---------- TEXT TO READ

6379 - Redis

Redis is an open-source, in-memory key-value data store used for high-performance caching, message brokering, and real-time analytics. It supports a variety of data structures like strings, hashes, lists, sets, and sorted sets, and operates entirely in memory for speed, with optional persistence to disk. By default, Redis listens on TCP port 6379 and has no authentication or encryption unless explicitly configured, which often makes it a target during red team operations.

Unauthenticated Root RCE

Vulnerability Overview

In Redis 4.x and 5.x instances the ability to load shared object (.so) modules at runtime can leveraged to gain RCE. Exploitation requires two conditions to be met:

  1. Privileged Access to Redis → The attacker must be able to issue privileged Redis commands such as MODULE LOAD. This is possible if the Redis instance is exposed to the internet without authentication or the attacker has acquired valid credentials to an authenticated instance. In addition, Redis must not restrict module loading; unless explicitly disabled, this capability is broadly accessible in insecure deployments.

--------------------
---------- ENTRIES SUPPLIED

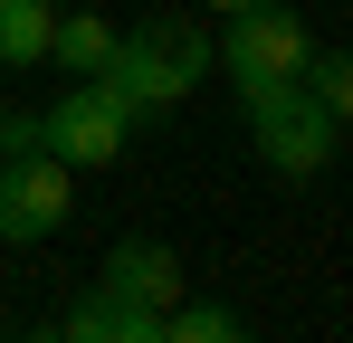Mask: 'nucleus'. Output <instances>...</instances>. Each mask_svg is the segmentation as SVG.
<instances>
[{
  "label": "nucleus",
  "instance_id": "obj_9",
  "mask_svg": "<svg viewBox=\"0 0 353 343\" xmlns=\"http://www.w3.org/2000/svg\"><path fill=\"white\" fill-rule=\"evenodd\" d=\"M296 86H305L315 105L334 114V124H353V48H305V67H296Z\"/></svg>",
  "mask_w": 353,
  "mask_h": 343
},
{
  "label": "nucleus",
  "instance_id": "obj_14",
  "mask_svg": "<svg viewBox=\"0 0 353 343\" xmlns=\"http://www.w3.org/2000/svg\"><path fill=\"white\" fill-rule=\"evenodd\" d=\"M0 324H10V305H0Z\"/></svg>",
  "mask_w": 353,
  "mask_h": 343
},
{
  "label": "nucleus",
  "instance_id": "obj_1",
  "mask_svg": "<svg viewBox=\"0 0 353 343\" xmlns=\"http://www.w3.org/2000/svg\"><path fill=\"white\" fill-rule=\"evenodd\" d=\"M201 67H210V39H201V19H143V29H124L115 57L96 67L105 86H115L124 114H172L191 86H201Z\"/></svg>",
  "mask_w": 353,
  "mask_h": 343
},
{
  "label": "nucleus",
  "instance_id": "obj_11",
  "mask_svg": "<svg viewBox=\"0 0 353 343\" xmlns=\"http://www.w3.org/2000/svg\"><path fill=\"white\" fill-rule=\"evenodd\" d=\"M163 334H172V343H239L248 324H239L230 305H191V295H181L172 315H163Z\"/></svg>",
  "mask_w": 353,
  "mask_h": 343
},
{
  "label": "nucleus",
  "instance_id": "obj_5",
  "mask_svg": "<svg viewBox=\"0 0 353 343\" xmlns=\"http://www.w3.org/2000/svg\"><path fill=\"white\" fill-rule=\"evenodd\" d=\"M124 124H134V114L115 105V86H105V76H77L58 105L39 114V143H48L67 172H105L124 153Z\"/></svg>",
  "mask_w": 353,
  "mask_h": 343
},
{
  "label": "nucleus",
  "instance_id": "obj_4",
  "mask_svg": "<svg viewBox=\"0 0 353 343\" xmlns=\"http://www.w3.org/2000/svg\"><path fill=\"white\" fill-rule=\"evenodd\" d=\"M305 48H315V39H305V19H296L287 0H258V10L230 19V39L210 48V67H230L239 96H248V86H287L296 67H305Z\"/></svg>",
  "mask_w": 353,
  "mask_h": 343
},
{
  "label": "nucleus",
  "instance_id": "obj_8",
  "mask_svg": "<svg viewBox=\"0 0 353 343\" xmlns=\"http://www.w3.org/2000/svg\"><path fill=\"white\" fill-rule=\"evenodd\" d=\"M105 57H115V19H96V10H58V19H48V67L96 76Z\"/></svg>",
  "mask_w": 353,
  "mask_h": 343
},
{
  "label": "nucleus",
  "instance_id": "obj_6",
  "mask_svg": "<svg viewBox=\"0 0 353 343\" xmlns=\"http://www.w3.org/2000/svg\"><path fill=\"white\" fill-rule=\"evenodd\" d=\"M105 286L134 295L143 315H172L181 295H191V286H181V258L163 248V238H115V248H105Z\"/></svg>",
  "mask_w": 353,
  "mask_h": 343
},
{
  "label": "nucleus",
  "instance_id": "obj_7",
  "mask_svg": "<svg viewBox=\"0 0 353 343\" xmlns=\"http://www.w3.org/2000/svg\"><path fill=\"white\" fill-rule=\"evenodd\" d=\"M67 343H163V315H143L134 295H115V286H96L86 305H67Z\"/></svg>",
  "mask_w": 353,
  "mask_h": 343
},
{
  "label": "nucleus",
  "instance_id": "obj_3",
  "mask_svg": "<svg viewBox=\"0 0 353 343\" xmlns=\"http://www.w3.org/2000/svg\"><path fill=\"white\" fill-rule=\"evenodd\" d=\"M67 210H77V172H67L48 143H29V153H10V163H0V238H10V248L58 238Z\"/></svg>",
  "mask_w": 353,
  "mask_h": 343
},
{
  "label": "nucleus",
  "instance_id": "obj_13",
  "mask_svg": "<svg viewBox=\"0 0 353 343\" xmlns=\"http://www.w3.org/2000/svg\"><path fill=\"white\" fill-rule=\"evenodd\" d=\"M210 10H220V19H239V10H258V0H210Z\"/></svg>",
  "mask_w": 353,
  "mask_h": 343
},
{
  "label": "nucleus",
  "instance_id": "obj_12",
  "mask_svg": "<svg viewBox=\"0 0 353 343\" xmlns=\"http://www.w3.org/2000/svg\"><path fill=\"white\" fill-rule=\"evenodd\" d=\"M29 143H39V114H19V105H0V163H10V153H29Z\"/></svg>",
  "mask_w": 353,
  "mask_h": 343
},
{
  "label": "nucleus",
  "instance_id": "obj_10",
  "mask_svg": "<svg viewBox=\"0 0 353 343\" xmlns=\"http://www.w3.org/2000/svg\"><path fill=\"white\" fill-rule=\"evenodd\" d=\"M48 0H0V67H39L48 57Z\"/></svg>",
  "mask_w": 353,
  "mask_h": 343
},
{
  "label": "nucleus",
  "instance_id": "obj_2",
  "mask_svg": "<svg viewBox=\"0 0 353 343\" xmlns=\"http://www.w3.org/2000/svg\"><path fill=\"white\" fill-rule=\"evenodd\" d=\"M248 143H258V163L277 172V181H315V172L334 163L344 124L287 76V86H248Z\"/></svg>",
  "mask_w": 353,
  "mask_h": 343
}]
</instances>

--------------------

PROBLEM:
Please repeat the passage from the Redis text above, starting at "Redis is an" and ending at "red team operations.", with every word unchanged.

RESULT OF THIS EXERCISE:
Redis is an open-source, in-memory key-value data store used for high-performance caching, message brokering, and real-time analytics. It supports a variety of data structures like strings, hashes, lists, sets, and sorted sets, and operates entirely in memory for speed, with optional persistence to disk. By default, Redis listens on TCP port 6379 and has no authentication or encryption unless explicitly configured, which often makes it a target during red team operations.